自社製品を開発したときに注意すべきこと
1.特許出願をしたい、というご相談は多いけど
おかげさまで多くの企業さまから特許についてのご相談をいただきます。最も多いのは、「新しい製品やサービスを開発したので特許出願をしたい」というお話です。
開発した製品やサービスについて、特許出願をし、特許を取得することで、他社の模倣を防ぐこともできますし、仮に他社が模倣をしてきた場合でも特許権を行使することで、模倣に対抗することができます。ですから、新製品についての特許出願することが重要であることは、間違いのない事実です。
ただ、少し気になるのは、「自社製品」について、特許を取得することを考える人は多くても、「自社製品」が他社の特許権を侵害するものでないことを確認しようとする人は、非常に少ないことです。
2.自社製品について特許を取得していても、他社の特許権を侵害する場合がある
実は、多くの人が勘違いをしているのですが、自社の製品について特許を取得できるからといって、他社の特許権を侵害しないとは限らないのです。
例えば、鉛筆が今まで世の中になかったと仮定をして、お話をさせていただきます。
A社が、今まで世になかった新しい筆記具として、鉛筆を開発し、特許を取得したとします。そして、B社が、このA社の開発した鉛筆をヒントに、消しゴム付きの鉛筆を開発したとします。
この場合、B社は、消しゴム付きの鉛筆についての特許を取得できる可能性があります。しかし、B社は、鉛筆はおろか、消しゴム付きの鉛筆についても、A社の許可なく製造・販売することはできません。それは、B社による消しゴム付きの鉛筆の製造・販売が、A社の鉛筆についての特許権を侵害することになるからです。
つまり、特許を取得できることと、他社の特許を侵害していないことは、まったく別の話であると言えます。
ですから、自社製品を開発したとしても、それについて特許を取得することを検討するだけでなく、他社の特許権を侵害しないことにも注意は払わなければいけません。
もし、自社製品が他社の特許権を侵害するものである場合、様々な問題が起こります。
まず、自社製品の設計や仕様を大幅に見直す必要がでてくるでしょう。場合によっては、自社製品の製造・販売を中止しなければならないかもしれません。
その他、他社から差止請求や損害賠償請求をされるリスクがあります。裁判所によって差止請求が認められると、特許権を侵害している製品について、製造・販売等ができなくなります。
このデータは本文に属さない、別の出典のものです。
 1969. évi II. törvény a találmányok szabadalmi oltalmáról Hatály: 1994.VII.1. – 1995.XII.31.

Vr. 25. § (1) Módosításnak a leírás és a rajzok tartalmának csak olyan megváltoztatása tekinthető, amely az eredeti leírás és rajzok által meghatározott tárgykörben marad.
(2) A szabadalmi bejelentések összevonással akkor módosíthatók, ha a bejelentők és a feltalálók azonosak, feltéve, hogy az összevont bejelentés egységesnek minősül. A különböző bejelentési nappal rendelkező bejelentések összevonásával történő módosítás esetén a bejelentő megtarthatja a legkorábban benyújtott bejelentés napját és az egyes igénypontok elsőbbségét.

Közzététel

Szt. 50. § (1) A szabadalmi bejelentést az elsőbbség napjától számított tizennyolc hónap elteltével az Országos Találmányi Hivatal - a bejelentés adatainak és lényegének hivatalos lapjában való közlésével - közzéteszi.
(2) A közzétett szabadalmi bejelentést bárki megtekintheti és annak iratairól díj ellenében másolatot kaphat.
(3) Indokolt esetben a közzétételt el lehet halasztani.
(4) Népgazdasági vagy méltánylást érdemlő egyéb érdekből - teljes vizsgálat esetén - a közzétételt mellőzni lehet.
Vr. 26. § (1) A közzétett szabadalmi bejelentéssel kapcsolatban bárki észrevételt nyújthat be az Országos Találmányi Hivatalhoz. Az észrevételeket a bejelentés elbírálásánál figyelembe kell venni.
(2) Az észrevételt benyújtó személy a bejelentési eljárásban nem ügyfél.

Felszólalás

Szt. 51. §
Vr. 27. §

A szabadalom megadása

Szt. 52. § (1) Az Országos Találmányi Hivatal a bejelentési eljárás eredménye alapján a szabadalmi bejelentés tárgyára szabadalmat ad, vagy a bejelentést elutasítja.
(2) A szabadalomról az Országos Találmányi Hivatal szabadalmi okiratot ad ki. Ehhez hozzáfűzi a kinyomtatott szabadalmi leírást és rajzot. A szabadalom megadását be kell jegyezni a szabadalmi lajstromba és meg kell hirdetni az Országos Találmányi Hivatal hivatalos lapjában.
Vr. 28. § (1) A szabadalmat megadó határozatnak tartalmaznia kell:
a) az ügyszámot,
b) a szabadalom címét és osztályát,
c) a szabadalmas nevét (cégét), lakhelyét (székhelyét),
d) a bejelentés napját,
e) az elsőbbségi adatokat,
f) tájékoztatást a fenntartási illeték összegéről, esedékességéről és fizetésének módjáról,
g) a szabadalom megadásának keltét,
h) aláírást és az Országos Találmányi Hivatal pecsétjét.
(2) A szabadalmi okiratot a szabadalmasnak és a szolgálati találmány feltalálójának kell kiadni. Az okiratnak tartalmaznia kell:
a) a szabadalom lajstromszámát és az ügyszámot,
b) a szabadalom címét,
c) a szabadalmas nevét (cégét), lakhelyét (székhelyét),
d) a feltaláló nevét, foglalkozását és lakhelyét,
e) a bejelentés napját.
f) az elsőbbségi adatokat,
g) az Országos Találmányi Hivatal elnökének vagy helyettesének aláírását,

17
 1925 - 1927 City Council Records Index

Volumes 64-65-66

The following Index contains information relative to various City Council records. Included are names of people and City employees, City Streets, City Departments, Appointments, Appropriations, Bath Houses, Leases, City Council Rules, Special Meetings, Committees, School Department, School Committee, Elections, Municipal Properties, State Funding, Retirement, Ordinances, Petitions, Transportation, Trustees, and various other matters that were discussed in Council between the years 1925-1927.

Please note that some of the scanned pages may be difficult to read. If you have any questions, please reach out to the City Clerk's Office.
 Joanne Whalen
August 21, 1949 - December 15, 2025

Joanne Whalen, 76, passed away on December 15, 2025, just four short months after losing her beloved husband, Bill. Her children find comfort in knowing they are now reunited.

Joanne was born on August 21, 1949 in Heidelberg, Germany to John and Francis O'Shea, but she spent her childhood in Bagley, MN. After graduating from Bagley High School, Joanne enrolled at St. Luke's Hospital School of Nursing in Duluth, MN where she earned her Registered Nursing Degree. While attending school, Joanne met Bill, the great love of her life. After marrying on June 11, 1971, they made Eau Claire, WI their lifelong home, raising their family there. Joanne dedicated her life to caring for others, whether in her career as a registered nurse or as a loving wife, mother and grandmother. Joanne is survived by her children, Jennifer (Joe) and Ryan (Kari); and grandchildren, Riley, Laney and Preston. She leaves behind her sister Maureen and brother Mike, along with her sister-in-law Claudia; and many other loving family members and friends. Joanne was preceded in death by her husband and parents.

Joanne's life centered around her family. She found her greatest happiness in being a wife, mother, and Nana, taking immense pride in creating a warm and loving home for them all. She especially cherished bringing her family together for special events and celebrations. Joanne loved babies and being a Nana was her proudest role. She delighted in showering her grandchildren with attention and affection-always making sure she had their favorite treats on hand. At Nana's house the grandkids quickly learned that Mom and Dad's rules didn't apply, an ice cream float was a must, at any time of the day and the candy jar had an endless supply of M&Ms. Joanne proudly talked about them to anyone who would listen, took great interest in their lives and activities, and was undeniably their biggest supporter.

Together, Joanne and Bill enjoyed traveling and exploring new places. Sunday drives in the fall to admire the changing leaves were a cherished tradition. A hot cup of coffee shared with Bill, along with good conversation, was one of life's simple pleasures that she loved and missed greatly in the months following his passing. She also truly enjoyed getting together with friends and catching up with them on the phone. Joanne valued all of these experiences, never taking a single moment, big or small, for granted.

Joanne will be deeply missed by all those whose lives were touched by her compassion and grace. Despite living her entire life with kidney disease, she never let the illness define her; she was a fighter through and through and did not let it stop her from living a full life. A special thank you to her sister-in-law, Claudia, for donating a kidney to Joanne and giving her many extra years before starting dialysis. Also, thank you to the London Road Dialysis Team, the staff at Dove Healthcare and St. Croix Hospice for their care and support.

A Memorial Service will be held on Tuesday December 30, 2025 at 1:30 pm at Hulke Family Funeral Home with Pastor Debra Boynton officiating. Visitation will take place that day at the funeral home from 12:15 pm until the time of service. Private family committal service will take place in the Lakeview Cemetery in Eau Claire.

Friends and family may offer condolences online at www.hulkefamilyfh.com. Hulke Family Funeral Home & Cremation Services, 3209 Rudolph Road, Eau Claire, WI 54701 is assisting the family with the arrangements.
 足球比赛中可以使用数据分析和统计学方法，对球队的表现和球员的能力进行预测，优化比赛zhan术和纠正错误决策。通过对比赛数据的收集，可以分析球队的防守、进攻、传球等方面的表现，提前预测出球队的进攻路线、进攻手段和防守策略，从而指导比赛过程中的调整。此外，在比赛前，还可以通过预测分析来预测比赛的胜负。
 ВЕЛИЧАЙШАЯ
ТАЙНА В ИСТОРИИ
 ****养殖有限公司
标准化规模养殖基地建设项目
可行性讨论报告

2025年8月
また、損害賠償請求が認められると、多額の賠償金の支払いが必要となります。訴訟に至らない場合でも、相手方とライセンス契約を結び、多額のライセンスフィーの支払いが発生することになります。
3.まとめ
繰り返しになりますが、新しい製品やサービスを開発した場合は、特許を取得することだけでなく、他社の特許を侵害しないかについても、注意が必要です。特許事務所にご相談される際は、特許出願だけでなく、他社特許を侵害する可能性がないかについても、ご相談いただくと良いかと思います。